Friday, June 14, 2013

You Get The Idea

*/By Rick Nason, PhD, CFA
Partner, RSD Solutions Inc./*

In my previous blog, titled "Inspiration", I quoted Einstein.  Here is
exactly what I wrote.

… but as Einstein said, "the same thinking that created a problem cannot
solve the problem" … (or he said something like that …)

This of course is not the exact quote.  According to BrainyQuote.com, the
exact quote is "We can't solve our problems with the same thinking we
used when we created them."  I was obviously off with my quote – but did
it really matter?  You got the idea didn't you?

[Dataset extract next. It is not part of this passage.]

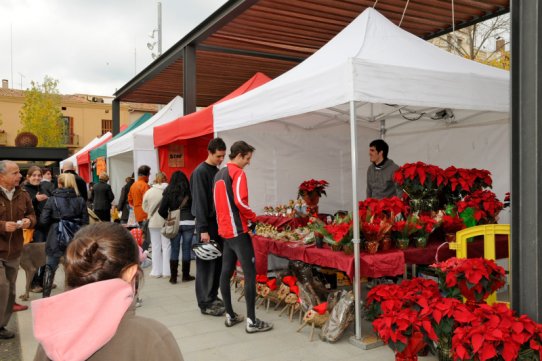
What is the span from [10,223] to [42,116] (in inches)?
1244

Too often we sacrifice getting an idea across for exact correctness.  We
spend all of our time making sure that all of the i's are dotted and t's
are crossed, and by the time that is done the time for the idea has passed. 
The previous sentence was poorly worded, but you get the idea.

Wednesday, June 12, 2013

Inspiration

*/By Rick Nason, PhD, CFA
Partner, RSD Solutions Inc./*

When writing, or working on something that is similarly creative, I sometimes
get stuck and need to do something for inspiration.  Generally I will read a
magazine or scan design websites or visit the NFB website to watch some of
their more creative films.

I believe that risk management also needs to occasionally take a step back
and get some external inspiration and perhaps more importantly some
externally inspired creativity.  Analysis by itself is fine, but as Einstein
said, "the same thinking that created a problem cannot solve the problem"
… (or he said something like that …)

Tuesday, June 11, 2013

Work Boots

*/By Rick Nason, PhD, CFA
Partner, RSD Solutions Inc./*

My daughter, who has a part time job in a retail store that is known for
selling trendy clothing stubbed her toe on a rack of clothes.  She really
did a number on her toe, as it ripped her toenail and knocked her out of
running in a 5k race for charity this past weekend.

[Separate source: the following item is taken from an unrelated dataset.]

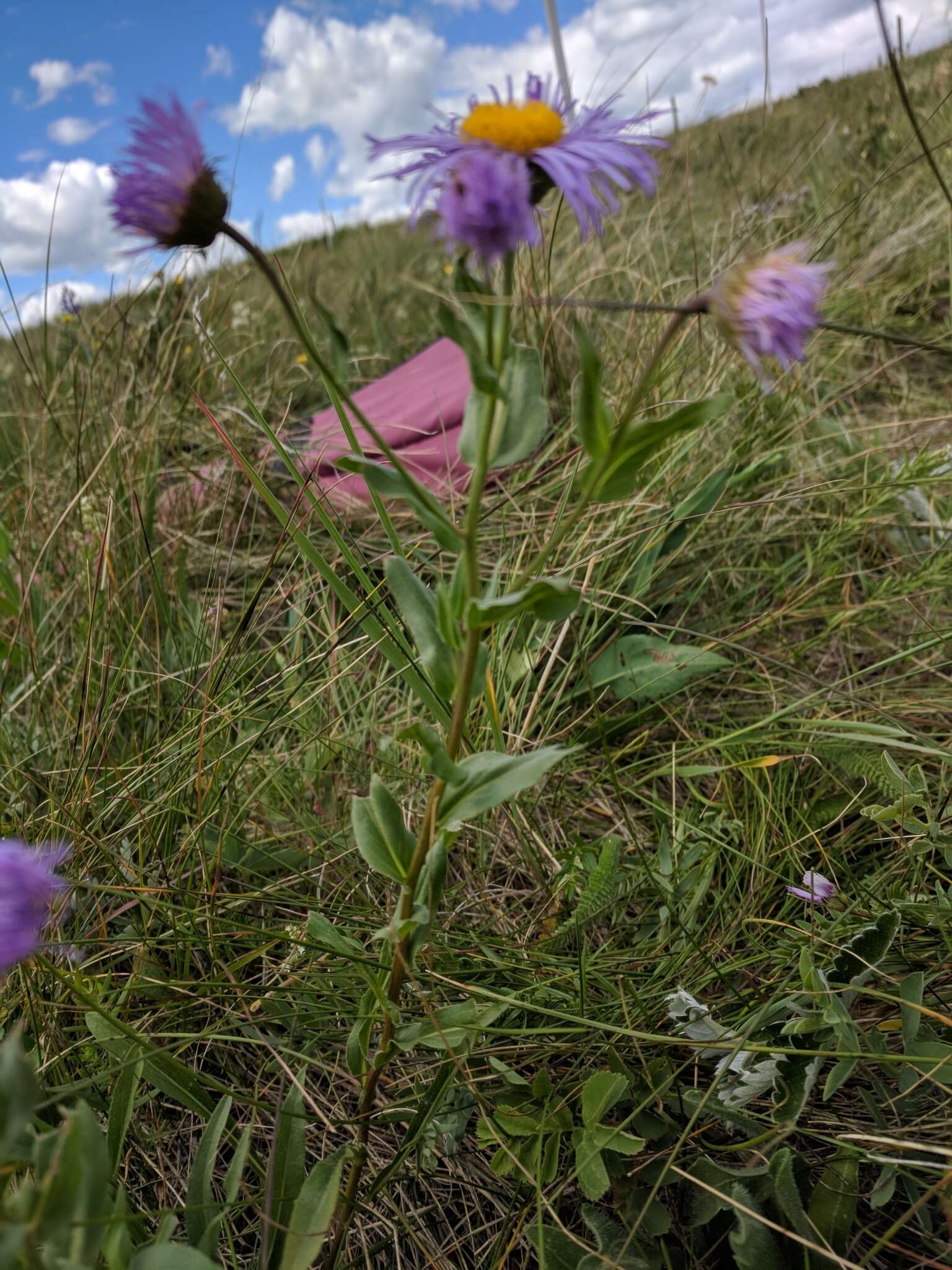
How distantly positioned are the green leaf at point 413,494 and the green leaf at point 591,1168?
0.51 meters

Probably, in North America this past week a similar event happened at least
1000 times in retail stores that have clothing racks.  If it was occurring
with the same frequency in banks, it is quite possible that a banking
regulator would pick up on this as a significant risk and require all
wing-tip shoes to have steel toes.  I just wonder why no one in retail has
thought of this yet and issued a rule that all store staff wear work boots to
protect against toe-stubbing.  Is it because they do not have risk managers?